(Input data Opens)

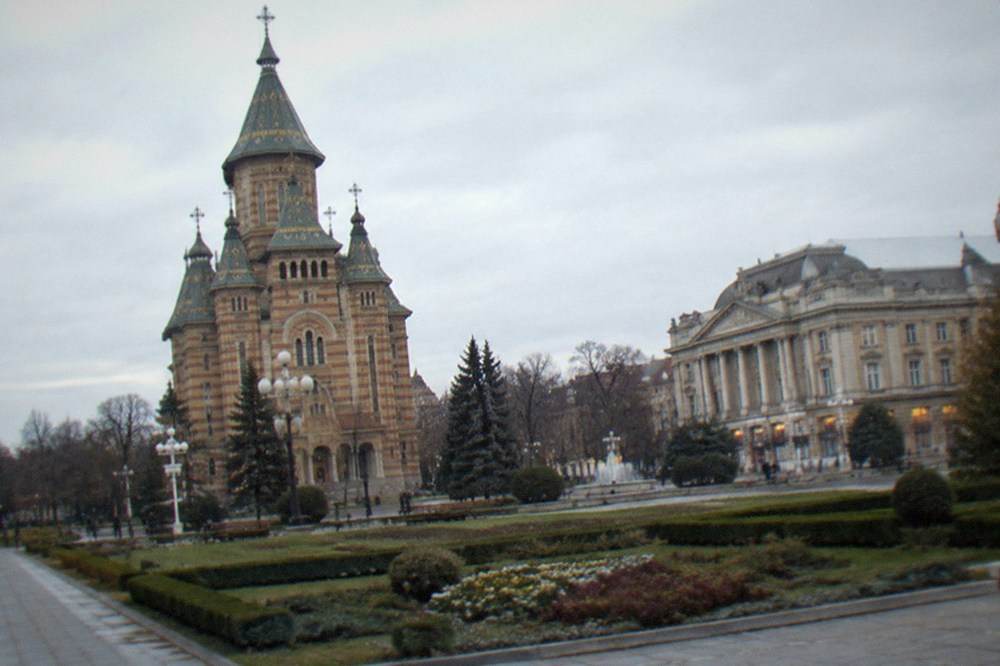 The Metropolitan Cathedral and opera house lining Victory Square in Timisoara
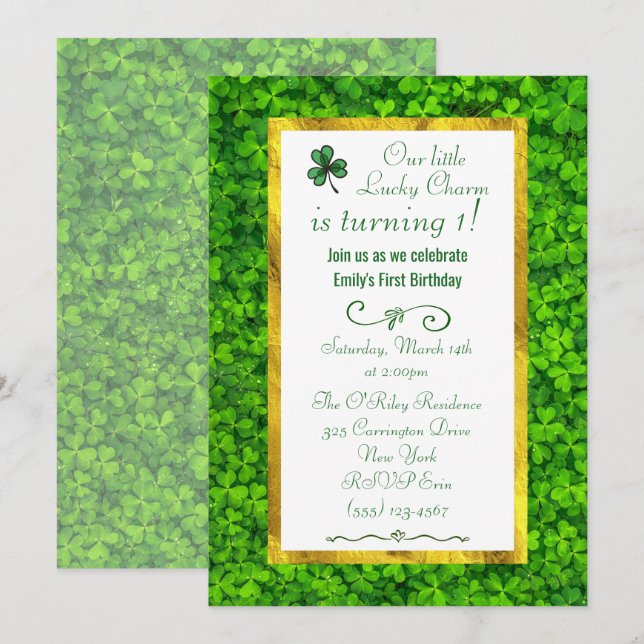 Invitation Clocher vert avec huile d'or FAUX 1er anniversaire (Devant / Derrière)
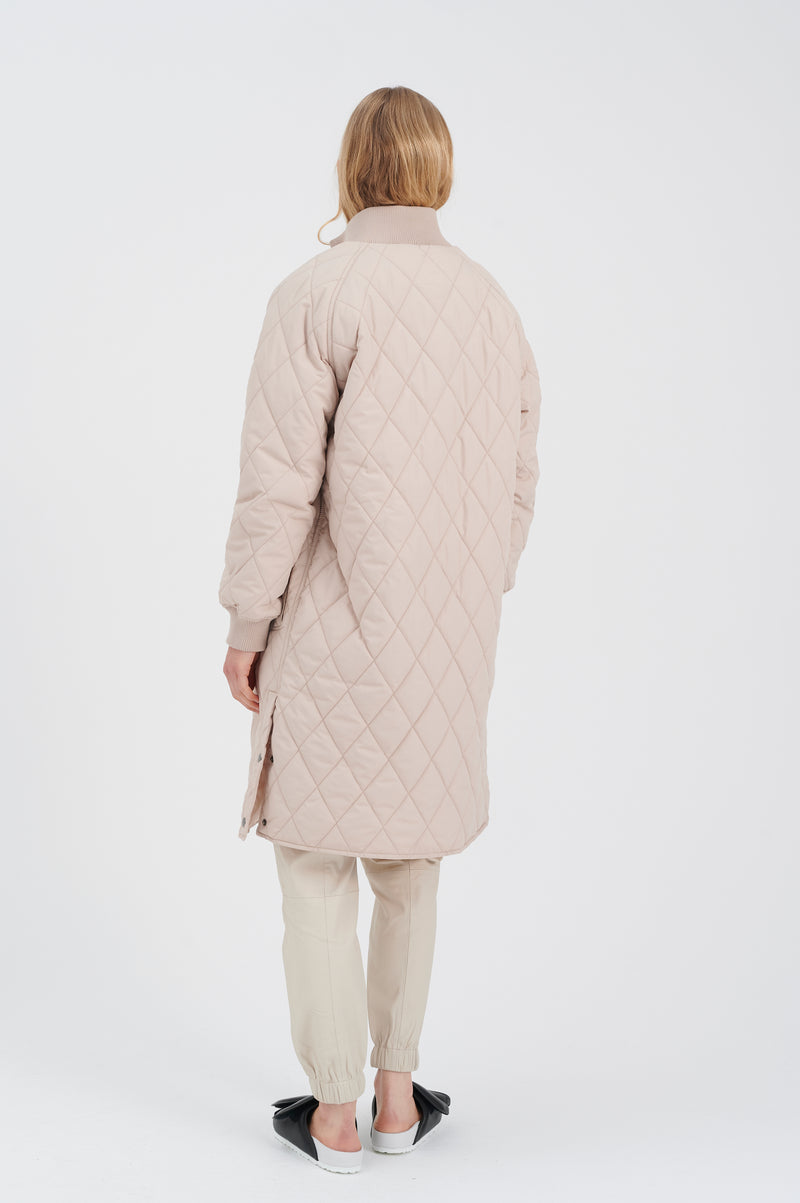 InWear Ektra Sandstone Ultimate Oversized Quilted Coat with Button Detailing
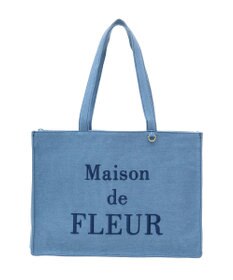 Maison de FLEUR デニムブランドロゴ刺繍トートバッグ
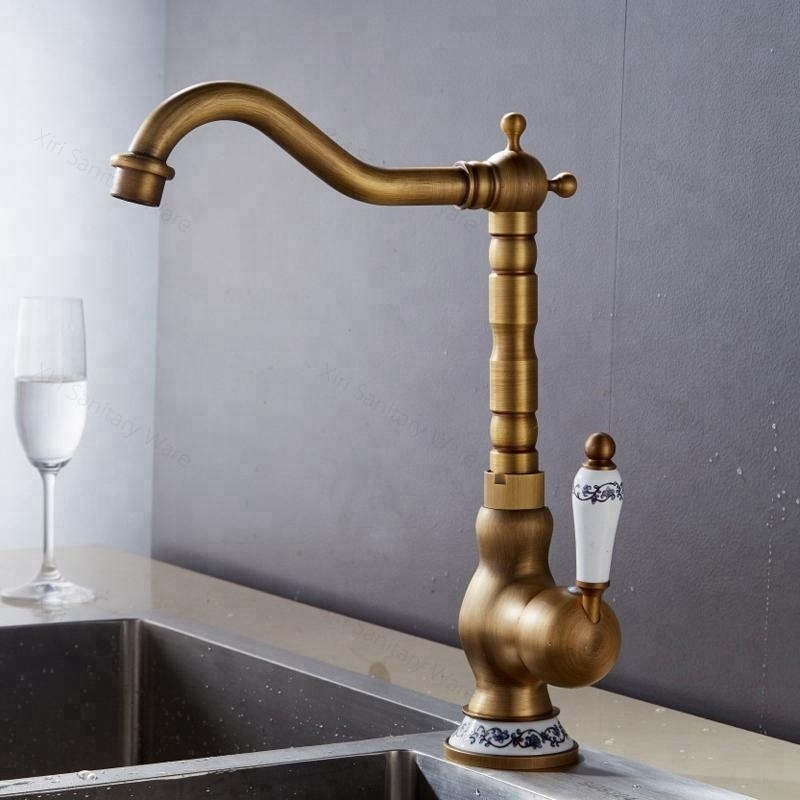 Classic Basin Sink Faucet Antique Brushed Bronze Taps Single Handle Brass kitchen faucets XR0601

(Input data Closes)

◆ **Your assignment**
Convert the lines above into a numbered list, omitting any blank lines and leaving the pictures out of your answer.

◆ **Exercise answer**
1.  The Metropolitan Cathedral and opera house lining Victory Square in Timisoara
2.  Invitation Clocher vert avec huile d'or FAUX 1er anniversaire (Devant / Derrière)
3.  InWear Ektra Sandstone Ultimate Oversized Quilted Coat with Button Detailing
4.  Maison de FLEUR デニムブランドロゴ刺繍トートバッグ
5.  Classic Basin Sink Faucet Antique Brushed Bronze Taps Single Handle Brass kitchen faucets XR0601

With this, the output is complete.